Available data: Begin
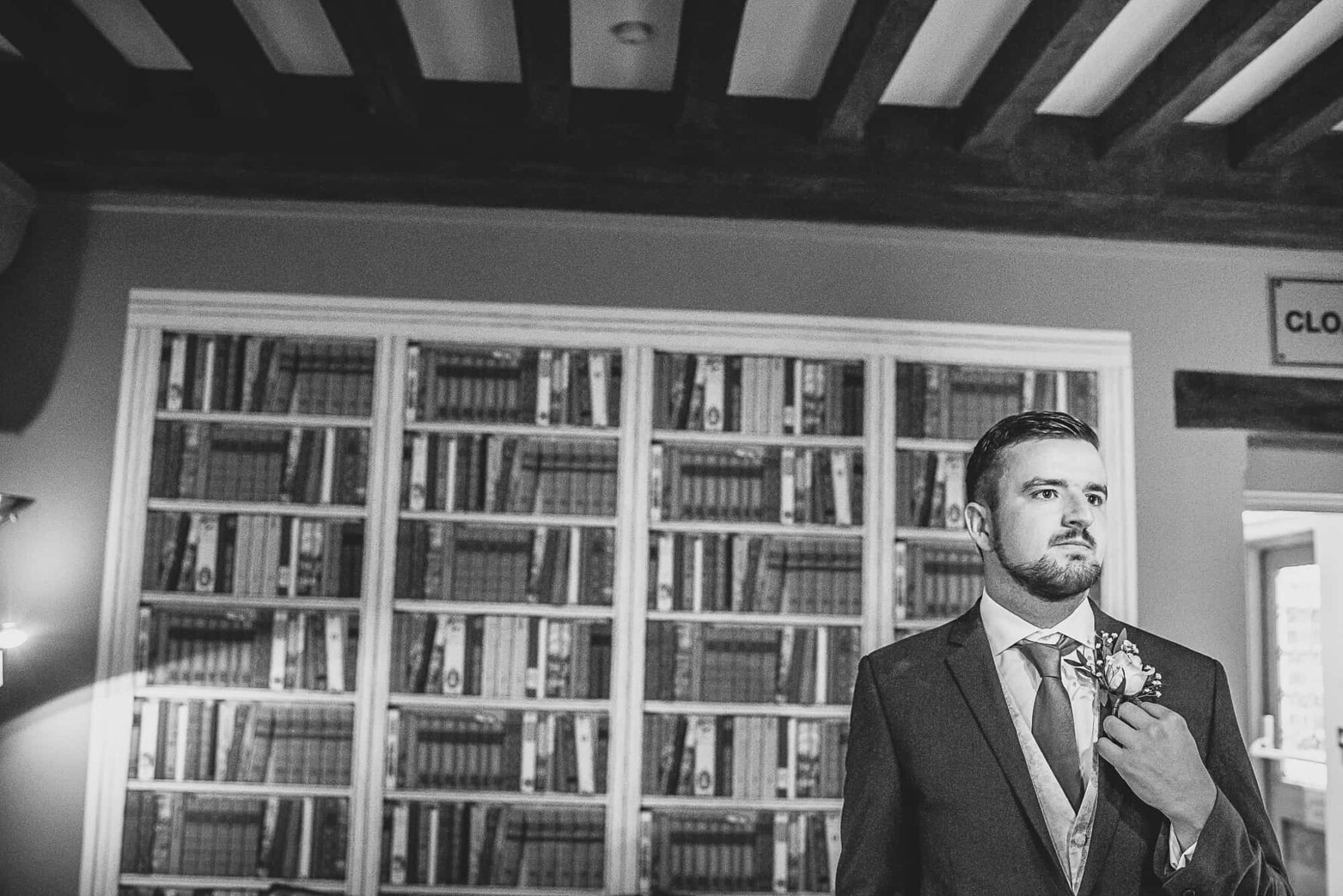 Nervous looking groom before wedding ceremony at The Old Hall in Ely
Available data: End
Available data: Begin
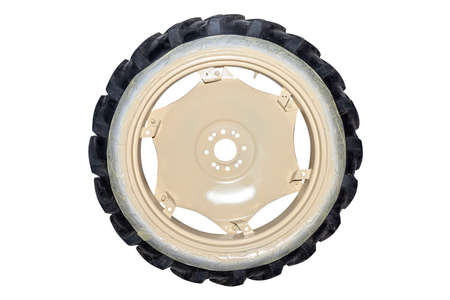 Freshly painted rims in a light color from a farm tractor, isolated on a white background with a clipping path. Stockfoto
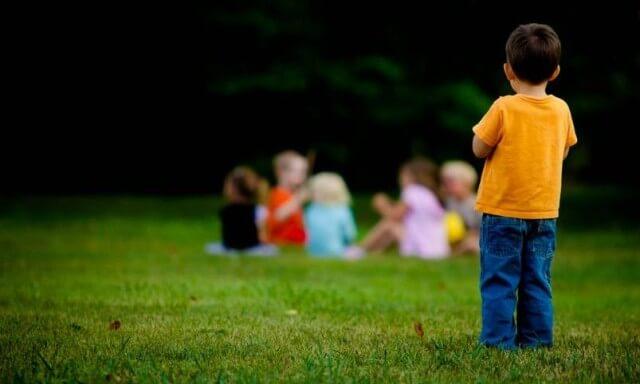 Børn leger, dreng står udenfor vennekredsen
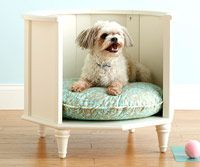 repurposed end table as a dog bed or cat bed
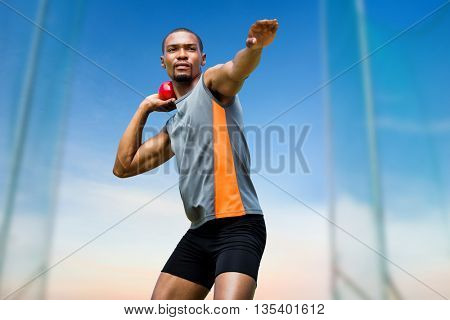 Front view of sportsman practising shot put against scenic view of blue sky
Available data: End
— The problem —
Output exactly the lines above, beginning at the one with "Freshly painted rims" and stopping after the one with "Front view of". Pictures are to be omitted.

— Output below —
 Freshly painted rims in a light color from a farm tractor, isolated on a white background with a clipping path. Stockfoto
 Børn leger, dreng står udenfor vennekredsen
 repurposed end table as a dog bed or cat bed
 Front view of sportsman practising shot put against scenic view of blue sky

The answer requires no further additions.